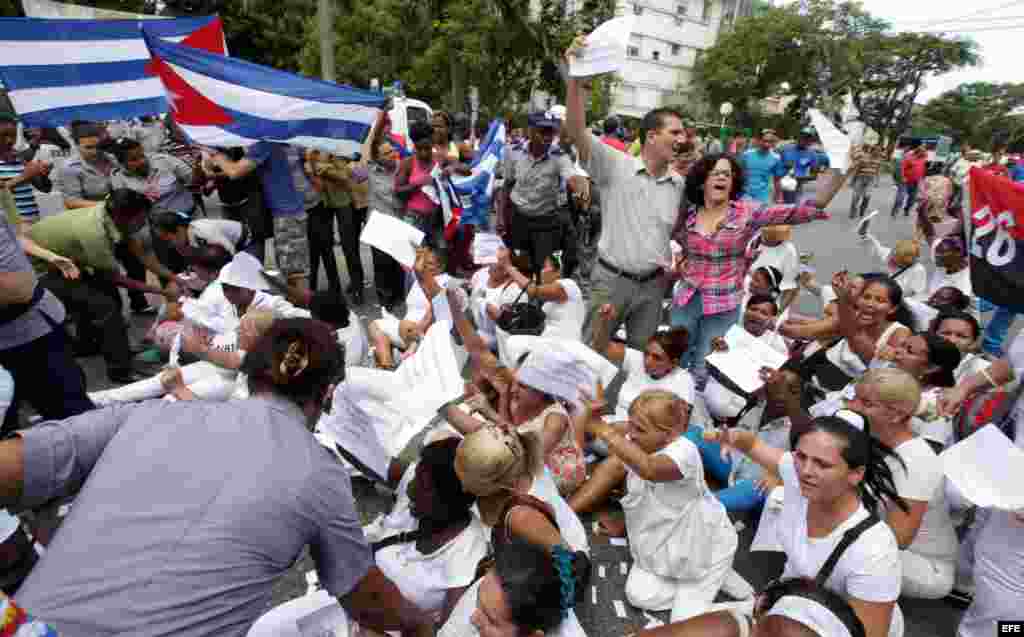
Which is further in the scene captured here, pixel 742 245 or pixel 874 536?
pixel 742 245

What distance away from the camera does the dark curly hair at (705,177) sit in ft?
10.7

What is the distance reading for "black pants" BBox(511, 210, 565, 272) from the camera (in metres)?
5.76

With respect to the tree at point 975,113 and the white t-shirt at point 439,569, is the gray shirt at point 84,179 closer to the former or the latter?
the white t-shirt at point 439,569

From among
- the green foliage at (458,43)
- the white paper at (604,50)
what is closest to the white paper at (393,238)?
the white paper at (604,50)

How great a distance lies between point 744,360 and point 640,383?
672mm

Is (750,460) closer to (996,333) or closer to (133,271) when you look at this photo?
(996,333)

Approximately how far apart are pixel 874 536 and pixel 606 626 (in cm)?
116

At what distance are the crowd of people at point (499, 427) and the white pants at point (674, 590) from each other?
0.01 m

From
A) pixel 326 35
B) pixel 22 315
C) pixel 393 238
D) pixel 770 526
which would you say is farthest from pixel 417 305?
pixel 326 35

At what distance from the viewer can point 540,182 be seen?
5.62 meters

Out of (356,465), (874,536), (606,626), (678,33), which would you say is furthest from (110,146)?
(678,33)

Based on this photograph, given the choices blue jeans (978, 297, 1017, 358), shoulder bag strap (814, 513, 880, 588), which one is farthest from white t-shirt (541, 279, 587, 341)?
blue jeans (978, 297, 1017, 358)

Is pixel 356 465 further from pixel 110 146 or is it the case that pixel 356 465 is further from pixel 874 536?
pixel 110 146

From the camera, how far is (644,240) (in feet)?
11.1
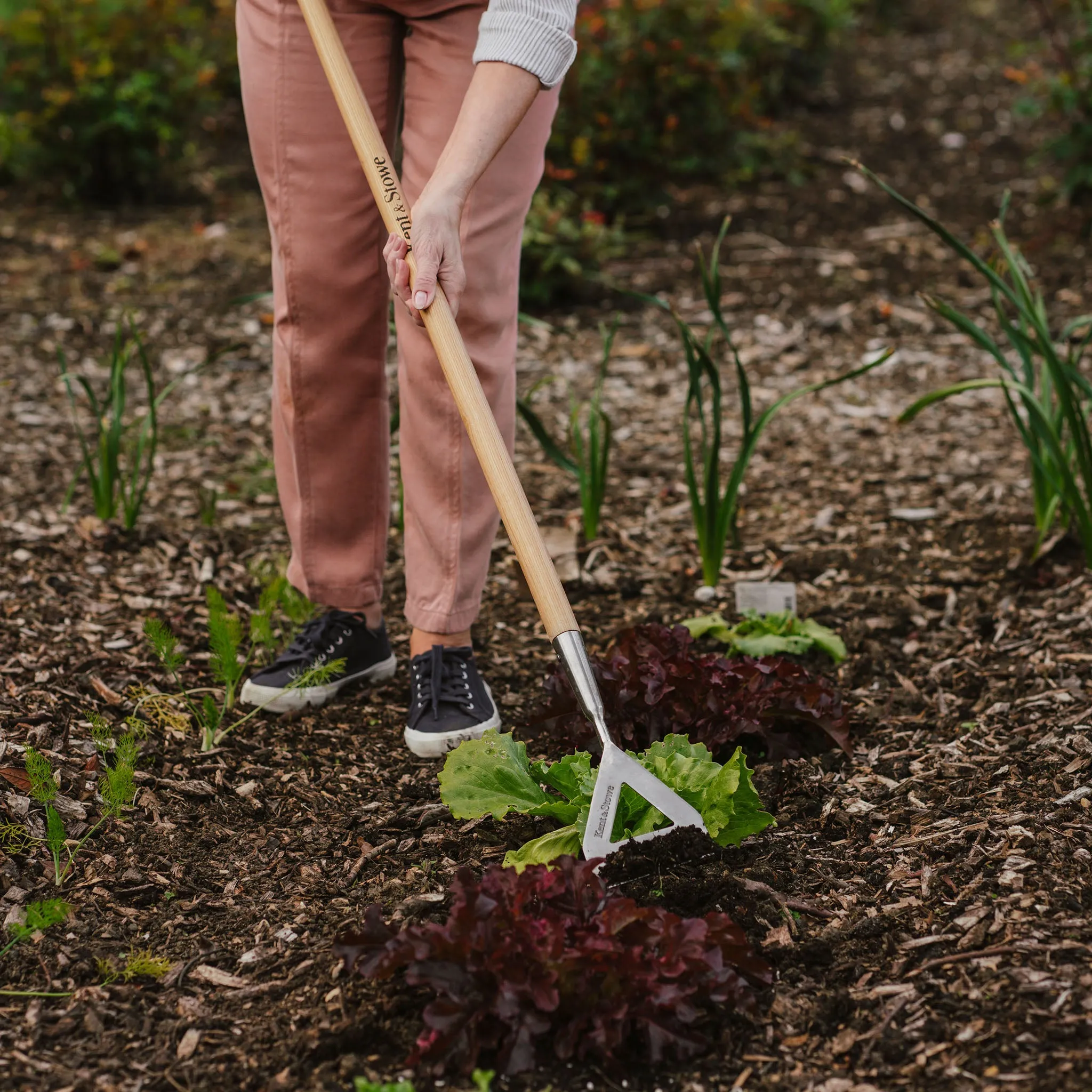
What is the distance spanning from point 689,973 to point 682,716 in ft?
2.24

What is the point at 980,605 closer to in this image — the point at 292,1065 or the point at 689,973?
the point at 689,973

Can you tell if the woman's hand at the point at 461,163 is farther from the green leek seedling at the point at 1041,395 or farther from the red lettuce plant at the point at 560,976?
the red lettuce plant at the point at 560,976

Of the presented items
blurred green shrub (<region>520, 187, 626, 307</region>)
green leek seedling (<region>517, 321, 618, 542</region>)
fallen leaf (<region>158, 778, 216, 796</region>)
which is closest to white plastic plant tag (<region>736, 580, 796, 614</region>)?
green leek seedling (<region>517, 321, 618, 542</region>)

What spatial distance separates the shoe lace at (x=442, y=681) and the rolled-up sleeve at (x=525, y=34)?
106cm

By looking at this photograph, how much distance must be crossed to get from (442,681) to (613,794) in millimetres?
639

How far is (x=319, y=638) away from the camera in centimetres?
253

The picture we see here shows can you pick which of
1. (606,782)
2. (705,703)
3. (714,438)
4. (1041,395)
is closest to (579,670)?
(606,782)

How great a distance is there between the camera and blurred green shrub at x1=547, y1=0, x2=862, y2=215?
17.3 ft

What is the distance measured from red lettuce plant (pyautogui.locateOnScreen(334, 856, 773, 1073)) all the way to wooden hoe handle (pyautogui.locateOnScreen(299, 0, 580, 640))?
449mm

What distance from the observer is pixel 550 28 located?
6.40ft

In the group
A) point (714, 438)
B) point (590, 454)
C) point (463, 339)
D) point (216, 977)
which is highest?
point (463, 339)

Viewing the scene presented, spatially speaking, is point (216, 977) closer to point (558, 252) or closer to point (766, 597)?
point (766, 597)

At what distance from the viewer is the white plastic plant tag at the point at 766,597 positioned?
9.43 ft

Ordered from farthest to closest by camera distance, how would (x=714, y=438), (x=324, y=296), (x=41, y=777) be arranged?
(x=714, y=438)
(x=324, y=296)
(x=41, y=777)
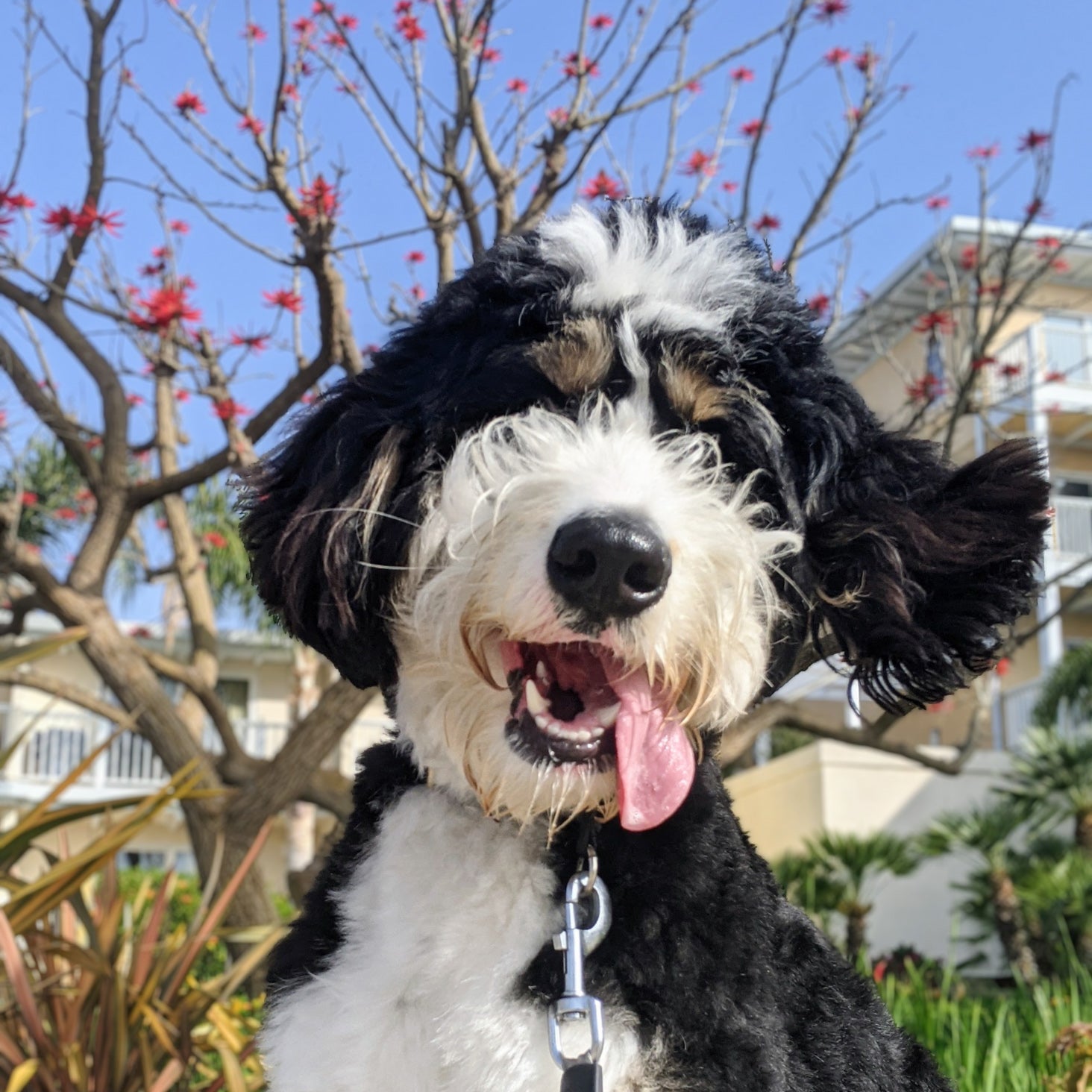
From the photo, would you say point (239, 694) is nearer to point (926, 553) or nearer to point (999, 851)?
point (999, 851)

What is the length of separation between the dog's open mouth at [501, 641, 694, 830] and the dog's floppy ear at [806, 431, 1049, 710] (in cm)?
33

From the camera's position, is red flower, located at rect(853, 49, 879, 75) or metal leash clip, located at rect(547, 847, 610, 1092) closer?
metal leash clip, located at rect(547, 847, 610, 1092)

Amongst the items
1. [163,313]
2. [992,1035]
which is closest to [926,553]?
[992,1035]

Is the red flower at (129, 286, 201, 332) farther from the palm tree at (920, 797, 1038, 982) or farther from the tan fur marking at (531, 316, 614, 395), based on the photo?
the palm tree at (920, 797, 1038, 982)

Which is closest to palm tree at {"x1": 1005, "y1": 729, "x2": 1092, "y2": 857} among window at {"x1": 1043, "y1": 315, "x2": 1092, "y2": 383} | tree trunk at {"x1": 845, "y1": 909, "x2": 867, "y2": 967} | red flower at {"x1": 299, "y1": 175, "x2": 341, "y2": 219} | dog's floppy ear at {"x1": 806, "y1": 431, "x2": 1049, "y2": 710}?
Result: tree trunk at {"x1": 845, "y1": 909, "x2": 867, "y2": 967}

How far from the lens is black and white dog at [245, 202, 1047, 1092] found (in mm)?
1527

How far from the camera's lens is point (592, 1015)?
1.46m

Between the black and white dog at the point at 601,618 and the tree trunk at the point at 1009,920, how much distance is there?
8.44m

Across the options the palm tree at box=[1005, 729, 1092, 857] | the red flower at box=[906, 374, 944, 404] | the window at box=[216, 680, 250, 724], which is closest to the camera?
the red flower at box=[906, 374, 944, 404]

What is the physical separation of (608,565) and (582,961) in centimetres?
50

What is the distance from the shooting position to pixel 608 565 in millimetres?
1440

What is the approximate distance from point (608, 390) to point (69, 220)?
408cm

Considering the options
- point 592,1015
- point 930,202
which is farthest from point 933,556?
point 930,202

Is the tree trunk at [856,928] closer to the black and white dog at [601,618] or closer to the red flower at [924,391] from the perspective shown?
the red flower at [924,391]
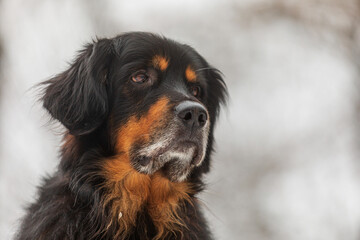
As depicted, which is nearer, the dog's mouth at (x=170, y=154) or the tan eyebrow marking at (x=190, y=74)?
the dog's mouth at (x=170, y=154)

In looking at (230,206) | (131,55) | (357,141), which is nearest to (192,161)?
(131,55)

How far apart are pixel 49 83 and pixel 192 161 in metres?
1.41

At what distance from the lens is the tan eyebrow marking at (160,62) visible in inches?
154

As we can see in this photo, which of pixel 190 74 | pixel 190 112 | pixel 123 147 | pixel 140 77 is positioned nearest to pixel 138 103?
pixel 140 77

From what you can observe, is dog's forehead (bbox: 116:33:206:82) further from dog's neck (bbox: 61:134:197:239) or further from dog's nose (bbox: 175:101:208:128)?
dog's neck (bbox: 61:134:197:239)

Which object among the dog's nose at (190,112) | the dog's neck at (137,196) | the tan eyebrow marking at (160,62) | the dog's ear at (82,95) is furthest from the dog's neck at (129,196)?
the tan eyebrow marking at (160,62)

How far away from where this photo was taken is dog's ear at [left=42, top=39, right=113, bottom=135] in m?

******************************

» Exercise:
Find the line containing "As depicted, which", then output it and every line after it to the end of the data, exactly.

» Result:
As depicted, which is nearer, the dog's mouth at (x=170, y=154) or the tan eyebrow marking at (x=190, y=74)?
the dog's mouth at (x=170, y=154)

In looking at (230,206) | (131,55) | (357,141), which is nearest to (192,161)?
(131,55)

How far apart are pixel 49 83 and pixel 192 161 in metres?
1.41

At what distance from the lens is the tan eyebrow marking at (160,62) visible in inches?
154

As we can see in this photo, which of pixel 190 74 | pixel 190 112 | pixel 123 147 | pixel 140 77 is positioned nearest to pixel 138 103?
pixel 140 77

From what you can observe, is dog's forehead (bbox: 116:33:206:82) further from dog's neck (bbox: 61:134:197:239) or further from dog's nose (bbox: 175:101:208:128)?
dog's neck (bbox: 61:134:197:239)

Which object among the dog's nose at (190,112) | the dog's neck at (137,196) | the tan eyebrow marking at (160,62) | the dog's ear at (82,95) is furthest from the dog's neck at (129,196)?
the tan eyebrow marking at (160,62)

How far away from where this photo was taken is dog's ear at [left=42, top=39, right=113, bottom=135] in m?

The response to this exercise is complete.